▸ PROBLEM TO SOLVE: Please write out each entry exactly as it appears.

▸ DATASET EXTRACT:
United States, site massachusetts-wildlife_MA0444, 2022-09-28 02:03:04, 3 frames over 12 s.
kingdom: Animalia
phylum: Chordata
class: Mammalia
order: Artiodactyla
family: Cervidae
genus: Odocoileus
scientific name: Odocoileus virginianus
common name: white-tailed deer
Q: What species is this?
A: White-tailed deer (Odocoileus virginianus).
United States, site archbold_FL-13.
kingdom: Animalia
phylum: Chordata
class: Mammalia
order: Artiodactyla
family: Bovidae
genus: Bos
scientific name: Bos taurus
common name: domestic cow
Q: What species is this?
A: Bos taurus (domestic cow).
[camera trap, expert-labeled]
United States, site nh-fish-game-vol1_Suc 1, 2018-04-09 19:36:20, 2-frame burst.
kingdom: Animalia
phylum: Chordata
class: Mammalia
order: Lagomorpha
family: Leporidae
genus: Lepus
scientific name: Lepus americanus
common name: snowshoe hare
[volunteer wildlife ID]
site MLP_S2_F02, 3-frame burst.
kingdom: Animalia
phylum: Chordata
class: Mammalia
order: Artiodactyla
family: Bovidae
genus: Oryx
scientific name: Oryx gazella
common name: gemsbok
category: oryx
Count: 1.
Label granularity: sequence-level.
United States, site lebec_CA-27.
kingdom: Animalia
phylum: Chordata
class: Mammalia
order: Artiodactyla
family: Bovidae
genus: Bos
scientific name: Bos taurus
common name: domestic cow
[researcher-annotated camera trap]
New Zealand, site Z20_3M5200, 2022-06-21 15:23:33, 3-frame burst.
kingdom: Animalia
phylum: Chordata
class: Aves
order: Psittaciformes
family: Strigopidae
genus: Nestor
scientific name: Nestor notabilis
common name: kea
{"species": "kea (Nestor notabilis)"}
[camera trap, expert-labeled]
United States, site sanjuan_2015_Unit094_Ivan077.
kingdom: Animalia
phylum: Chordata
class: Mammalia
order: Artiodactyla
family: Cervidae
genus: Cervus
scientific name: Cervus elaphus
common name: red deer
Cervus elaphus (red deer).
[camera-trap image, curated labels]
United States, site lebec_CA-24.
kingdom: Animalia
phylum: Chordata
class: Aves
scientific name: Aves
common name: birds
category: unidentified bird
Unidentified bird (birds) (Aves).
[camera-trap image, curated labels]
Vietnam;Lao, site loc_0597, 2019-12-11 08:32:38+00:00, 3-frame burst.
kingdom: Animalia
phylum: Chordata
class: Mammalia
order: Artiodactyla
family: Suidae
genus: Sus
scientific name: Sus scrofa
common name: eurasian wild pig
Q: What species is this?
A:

▸ EXPECTED ANSWER:
United States, site massachusetts-wildlife_MA0444, 2022-09-28 02:03:04, 3 frames over 12 s.
kingdom: Animalia
phylum: Chordata
class: Mammalia
order: Artiodactyla
family: Cervidae
genus: Odocoileus
scientific name: Odocoileus virginianus
common name: white-tailed deer
Q: What species is this?
A: White-tailed deer (Odocoileus virginianus).
United States, site archbold_FL-13.
kingdom: Animalia
phylum: Chordata
class: Mammalia
order: Artiodactyla
family: Bovidae
genus: Bos
scientific name: Bos taurus
common name: domestic cow
Q: What species is this?
A: Bos taurus (domestic cow).
[camera trap, expert-labeled]
United States, site nh-fish-game-vol1_Suc 1, 2018-04-09 19:36:20, 2-frame burst.
kingdom: Animalia
phylum: Chordata
class: Mammalia
order: Lagomorpha
family: Leporidae
genus: Lepus
scientific name: Lepus americanus
common name: snowshoe hare
[volunteer wildlife ID]
site MLP_S2_F02, 3-frame burst.
kingdom: Animalia
phylum: Chordata
class: Mammalia
order: Artiodactyla
family: Bovidae
genus: Oryx
scientific name: Oryx gazella
common name: gemsbok
category: oryx
Count: 1.
Label granularity: sequence-level.
United States, site lebec_CA-27.
kingdom: Animalia
phylum: Chordata
class: Mammalia
order: Artiodactyla
family: Bovidae
genus: Bos
scientific name: Bos taurus
common name: domestic cow
[researcher-annotated camera trap]
New Zealand, site Z20_3M5200, 2022-06-21 15:23:33, 3-frame burst.
kingdom: Animalia
phylum: Chordata
class: Aves
order: Psittaciformes
family: Strigopidae
genus: Nestor
scientific name: Nestor notabilis
common name: kea
{"species": "kea (Nestor notabilis)"}
[camera trap, expert-labeled]
United States, site sanjuan_2015_Unit094_Ivan077.
kingdom: Animalia
phylum: Chordata
class: Mammalia
order: Artiodactyla
family: Cervidae
genus: Cervus
scientific name: Cervus elaphus
common name: red deer
Cervus elaphus (red deer).
[camera-trap image, curated labels]
United States, site lebec_CA-24.
kingdom: Animalia
phylum: Chordata
class: Aves
scientific name: Aves
common name: birds
category: unidentified bird
Unidentified bird (birds) (Aves).
[camera-trap image, curated labels]
Vietnam;Lao, site loc_0597, 2019-12-11 08:32:38+00:00, 3-frame burst.
kingdom: Animalia
phylum: Chordata
class: Mammalia
order: Artiodactyla
family: Suidae
genus: Sus
scientific name: Sus scrofa
common name: eurasian wild pig
Q: What species is this?
A:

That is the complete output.